La Coupe du monde 2006 rattrape Urs Linsi

Le Ministère public de la Confédération mène une enquête contre l’ancien secrétaire général de la FIFA

Le poste de secrétaire général de la FIFA est à la gouvernance du football ce que la place du mort est à l’accident de la route: une place particulièrement exposée. Depuis Sepp Blatter (qui est tombé comme président mais qui avait appris le métier à la droite de Joao Havelange), c’est l’hécatombe: après Michel Zen-Ruffinen (licencié en 2002 pour avoir voulu dénoncer la corruption), Jérôme Valcke (suspendu 12 ans en 2016) et Markus Kattner (licencié cet été pour «faute grave»), voici le tour d’Urs Linsi, numéro 2 de la FIFA de 1999 à 2007.

Urs Linsi est visé par une enquête de la justice suisse sur des soupçons d’escroquerie et de blanchiment d’argent autour de l’attribution de la Coupe du monde de football 2006. Mercredi 30 novembre, le Ministère public de la Confédération (MPC) a communiqué que des perquisitions ont été effectuées le 23 novembre «avec le soutien de la Police fédérale dans différents endroits de Suisse alémanique […] en lien avec Urs Linsi».

Ancien du Credit Suisse, éphémère président de Grasshopper, Urs Linsi est depuis 2011 président de la banque coopérative zurichoise Spahrafen. Le communiqué du MPC faisait suite à une note de la lettre d’information financière Inside Paradeplatz révélant que la direction de la banque Spahrafen a informé son personnel le 24 novembre dernier qu’elle «autorisait M. Linsi à se mettre en disponibilité de façon provisoire et à sa demande».

Quatre personnages étaient jusqu’ici citées dans l’enquête ouverte en novembre 2015 à la suite de révélations du magazine Der Spiegel: Franz Beckenbauer, alors président du comité de candidature de l’Allemagne au Mondial 2006, Theo Zwanziger, ex-président de la Fédération allemande (DFB), Wolfgang Niersbach, son successeur (qui a démissionné depuis) et Horst Rudolf Schmidt, ancien vice-président du comité d’organisation de la Coupe du monde 2006.

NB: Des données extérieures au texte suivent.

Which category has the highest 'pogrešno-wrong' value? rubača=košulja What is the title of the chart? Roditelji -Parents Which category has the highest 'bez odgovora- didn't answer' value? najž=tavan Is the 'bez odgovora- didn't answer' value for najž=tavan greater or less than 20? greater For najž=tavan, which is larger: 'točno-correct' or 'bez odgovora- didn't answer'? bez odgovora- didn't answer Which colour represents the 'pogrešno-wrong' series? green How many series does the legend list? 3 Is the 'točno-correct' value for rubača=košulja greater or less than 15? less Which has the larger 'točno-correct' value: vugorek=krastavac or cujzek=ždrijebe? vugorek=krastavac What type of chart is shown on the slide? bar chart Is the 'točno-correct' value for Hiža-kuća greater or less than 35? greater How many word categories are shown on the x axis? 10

Urs Linsi est soupçonné d’avoir facilité le versement des pots-de-vin de la candidature allemande réunie autour de l’ancien propriétaire d’Adidas aujourd’hui décédé Robert Louis-Dreyfus. Partenaire historique du football, de la FIFA et de la fédération allemande, l’équipementier sportif avait tout intérêt à ce que la Coupe du monde 2006 soit organisée en Allemagne.

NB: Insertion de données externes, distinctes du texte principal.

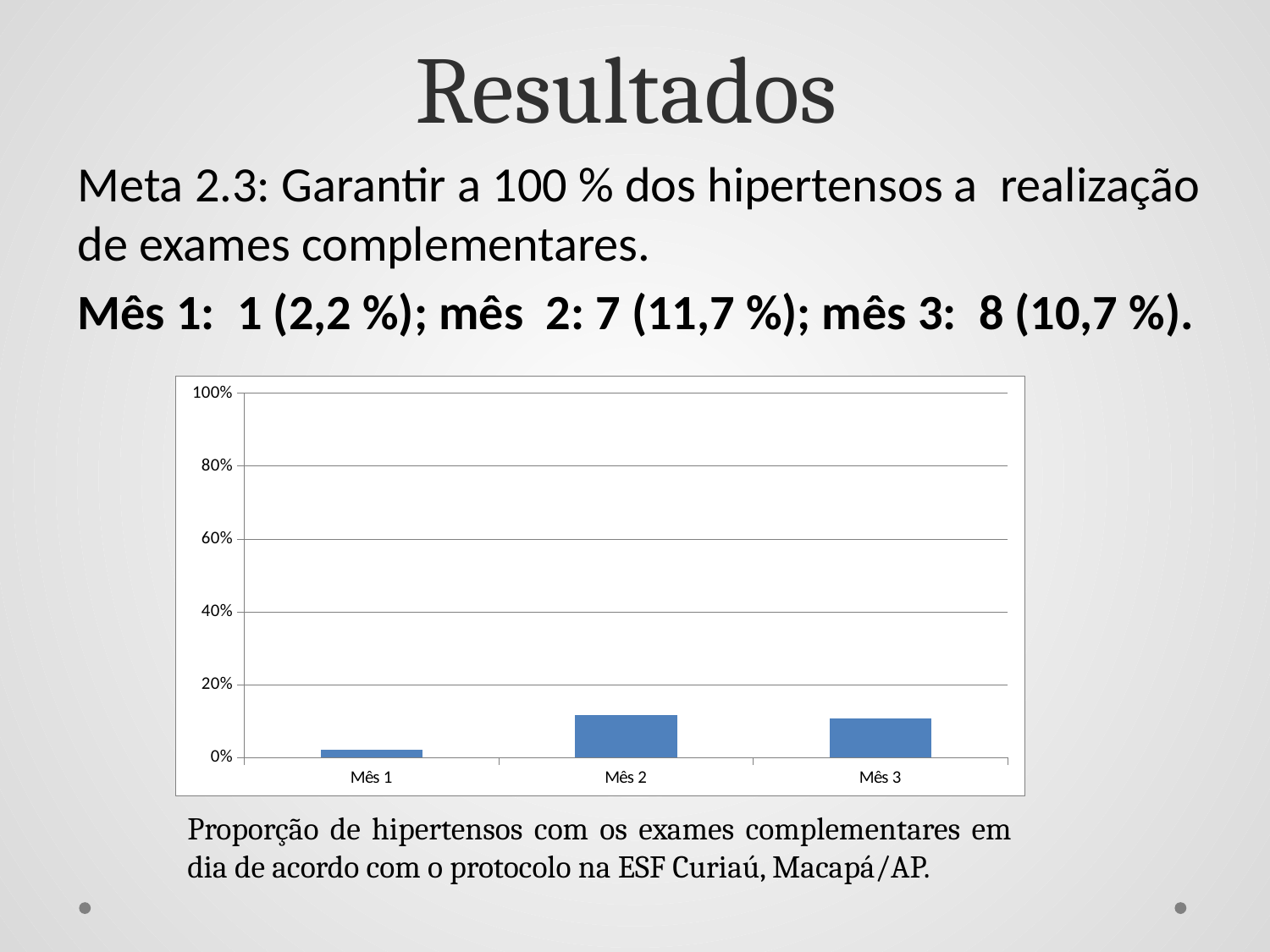
According to the slide, what is the proportion for Mês 1? 2,2 % Is the value for Mês 1 greater or less than 20%? less Is the value for Mês 2 greater or less than 20%? less How many categories (months) are plotted on the x axis of the chart? 3 According to the slide, what is the proportion for Mês 3? 10,7 % Which month has the lowest bar in the chart? Mês 1 Which month has the highest proportion in the chart? Mês 2 Which is larger, the value for Mês 1 or the value for Mês 3? Mês 3 What is the highest value shown on the chart's y axis? 100% What is the difference in percentage points between Mês 2 and Mês 1? 9,5 % What kind of chart is shown on the slide? bar chart According to the slide, what is the proportion for Mês 2? 11,7 %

Contactée par l’AFP, la FIFA s’est refusée à «commenter une affaire en cours».

Personnage très discret, Urs Linsi avait réussi à se faire oublier du monde du football. Selon diverses sources, il avait obtenu de la FIFA à son départ en 2007 une somme de 8 millions de francs suisses (7,4 millions d’euros), en guise de parachute doré.